• [Problem to work on]
Please pull out every line in the items below that contains the string "instances". Letter case matters.

□ □ □ □ □ □ □

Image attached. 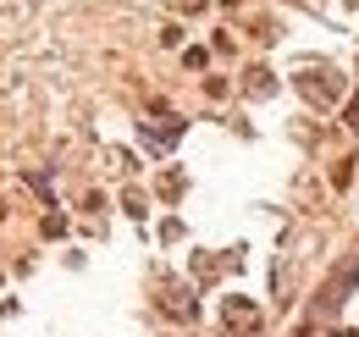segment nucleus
Wrapping results in <instances>:
<instances>
[{"mask_svg":"<svg viewBox=\"0 0 359 337\" xmlns=\"http://www.w3.org/2000/svg\"><path fill=\"white\" fill-rule=\"evenodd\" d=\"M354 282H359V249L348 254V265H343V271L320 288V315H337V310L348 304V293H354Z\"/></svg>","mask_w":359,"mask_h":337,"instance_id":"nucleus-1","label":"nucleus"},{"mask_svg":"<svg viewBox=\"0 0 359 337\" xmlns=\"http://www.w3.org/2000/svg\"><path fill=\"white\" fill-rule=\"evenodd\" d=\"M293 88L304 100H315V105H332L343 94V72H304V78H293Z\"/></svg>","mask_w":359,"mask_h":337,"instance_id":"nucleus-2","label":"nucleus"},{"mask_svg":"<svg viewBox=\"0 0 359 337\" xmlns=\"http://www.w3.org/2000/svg\"><path fill=\"white\" fill-rule=\"evenodd\" d=\"M226 326H232V332H255V326H260V310H255L249 298H226Z\"/></svg>","mask_w":359,"mask_h":337,"instance_id":"nucleus-3","label":"nucleus"},{"mask_svg":"<svg viewBox=\"0 0 359 337\" xmlns=\"http://www.w3.org/2000/svg\"><path fill=\"white\" fill-rule=\"evenodd\" d=\"M161 310H166L172 321H194V298H188V293H166V304H161Z\"/></svg>","mask_w":359,"mask_h":337,"instance_id":"nucleus-4","label":"nucleus"},{"mask_svg":"<svg viewBox=\"0 0 359 337\" xmlns=\"http://www.w3.org/2000/svg\"><path fill=\"white\" fill-rule=\"evenodd\" d=\"M249 88H255V94H271V72H249Z\"/></svg>","mask_w":359,"mask_h":337,"instance_id":"nucleus-5","label":"nucleus"},{"mask_svg":"<svg viewBox=\"0 0 359 337\" xmlns=\"http://www.w3.org/2000/svg\"><path fill=\"white\" fill-rule=\"evenodd\" d=\"M348 127H359V94L348 100Z\"/></svg>","mask_w":359,"mask_h":337,"instance_id":"nucleus-6","label":"nucleus"},{"mask_svg":"<svg viewBox=\"0 0 359 337\" xmlns=\"http://www.w3.org/2000/svg\"><path fill=\"white\" fill-rule=\"evenodd\" d=\"M293 337H310V326H304V332H293Z\"/></svg>","mask_w":359,"mask_h":337,"instance_id":"nucleus-7","label":"nucleus"}]
</instances>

□ □ □ □ □ □ □

• [Problem solution]
Wrapping results in <instances>:
<instances>
</instances>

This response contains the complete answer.